Despite what the presence of action-star Eastwood might suggest, Escape from Alcatraz is more of a mood piece than a thrill-a-minute recreation of the 1962 prison break. It’s done in a low-keyed manner. Director Don Siegel’s minimalist style serves the story well. It’s a superbly-crafted movie that pulls you in and doesn’t let you go.
One of the most interesting things about the movie is its lack of moral grandstanding. Yes, we see the lack of humanity in the penitentiary, but you never get the feeling that the film wants to say something substantive about the criminal justice system.
I did think that movie should have been longer. I thought that the actual escape happened too fast, and the film ends abruptly. But none of these shortcomings hamper the film’s overall impact. Escape from Alcatraz is an intelligent and involving drama, and this is coming from someone who isn’t a huge fan of prison movies.
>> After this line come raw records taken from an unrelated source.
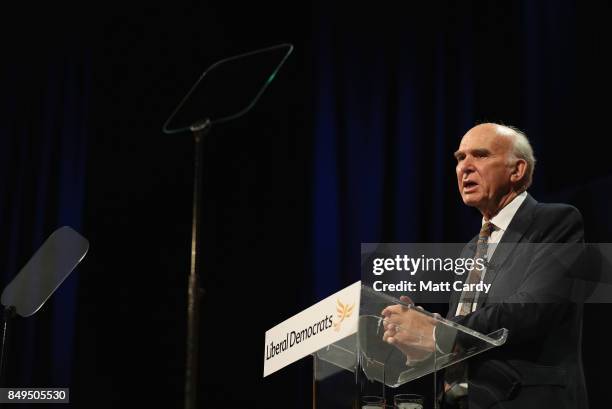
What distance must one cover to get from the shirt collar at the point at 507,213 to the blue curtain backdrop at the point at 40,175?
2.21m

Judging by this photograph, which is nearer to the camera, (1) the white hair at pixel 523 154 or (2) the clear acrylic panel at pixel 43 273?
(2) the clear acrylic panel at pixel 43 273

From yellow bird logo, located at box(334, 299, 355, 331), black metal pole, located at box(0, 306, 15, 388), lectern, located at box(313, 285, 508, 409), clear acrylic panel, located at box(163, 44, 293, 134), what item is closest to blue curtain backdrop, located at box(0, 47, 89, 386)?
black metal pole, located at box(0, 306, 15, 388)

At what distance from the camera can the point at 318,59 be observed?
3.90m

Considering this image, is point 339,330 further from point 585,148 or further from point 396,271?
point 585,148

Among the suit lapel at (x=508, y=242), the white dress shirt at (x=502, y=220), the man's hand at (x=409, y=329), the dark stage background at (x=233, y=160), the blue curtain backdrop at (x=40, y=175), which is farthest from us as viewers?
the blue curtain backdrop at (x=40, y=175)

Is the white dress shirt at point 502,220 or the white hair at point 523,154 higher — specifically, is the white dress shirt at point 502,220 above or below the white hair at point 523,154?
below

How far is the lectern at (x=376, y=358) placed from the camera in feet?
6.46

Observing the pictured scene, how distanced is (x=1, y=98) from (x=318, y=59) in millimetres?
1709

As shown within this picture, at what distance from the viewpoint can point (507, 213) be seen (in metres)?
2.67

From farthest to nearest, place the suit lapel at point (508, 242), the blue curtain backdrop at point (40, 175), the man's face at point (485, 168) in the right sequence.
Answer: the blue curtain backdrop at point (40, 175) → the man's face at point (485, 168) → the suit lapel at point (508, 242)

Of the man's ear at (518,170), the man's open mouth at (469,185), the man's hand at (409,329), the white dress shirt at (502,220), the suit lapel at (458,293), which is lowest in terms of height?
the man's hand at (409,329)

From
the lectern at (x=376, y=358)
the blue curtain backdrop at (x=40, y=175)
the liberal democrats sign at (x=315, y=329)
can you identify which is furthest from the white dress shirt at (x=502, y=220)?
the blue curtain backdrop at (x=40, y=175)

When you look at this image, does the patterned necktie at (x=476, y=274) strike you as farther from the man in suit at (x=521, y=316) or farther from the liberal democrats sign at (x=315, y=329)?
the liberal democrats sign at (x=315, y=329)

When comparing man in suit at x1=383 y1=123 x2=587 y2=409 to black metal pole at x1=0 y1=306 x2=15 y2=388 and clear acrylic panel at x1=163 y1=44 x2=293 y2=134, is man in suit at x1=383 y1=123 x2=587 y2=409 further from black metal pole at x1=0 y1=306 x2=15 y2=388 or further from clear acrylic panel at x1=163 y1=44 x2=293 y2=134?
black metal pole at x1=0 y1=306 x2=15 y2=388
As I mentioned before, Eastwood is splendidly understated. Because he is playing a real person, life-long criminal Frank Morris, this is one of Eastwood’s most atypical performances. There are moments when you are sure he is going to get up and slap someone, but Eastwood never does that, and that’s interesting to watch.
The supporting cast is good, too. Patrick McGoohan (Braveheart) somehow manages to infuse life into the admittedly cardboard role of the Warden. Fred Ward (The Right Stuff) is Eastwood’s partner-in-crime. I particularly liked Roberts Blossom’s (Deranged) performance as a convict who loves painting. You have to pay careful attention, or you’ll miss Danny Glover (The Color Purple) as an inmate.
Conclusions & Final Thoughts:
Escape from Alcatraz marked the fifth and final teaming of director Don Siegel and actor Clint Eastwood. The other four films are Coogan’s Bluff (1968), Two Mules for Sister Sara (1970), The Beguiled (1971) and Dirty Harry (1971), and there isn’t a bad one in the bunch. Escape from Alcatraz is a wonderful bookend to one of Hollywood’s most fruitful creative collaborations. Color, 111 minutes, Rated PG.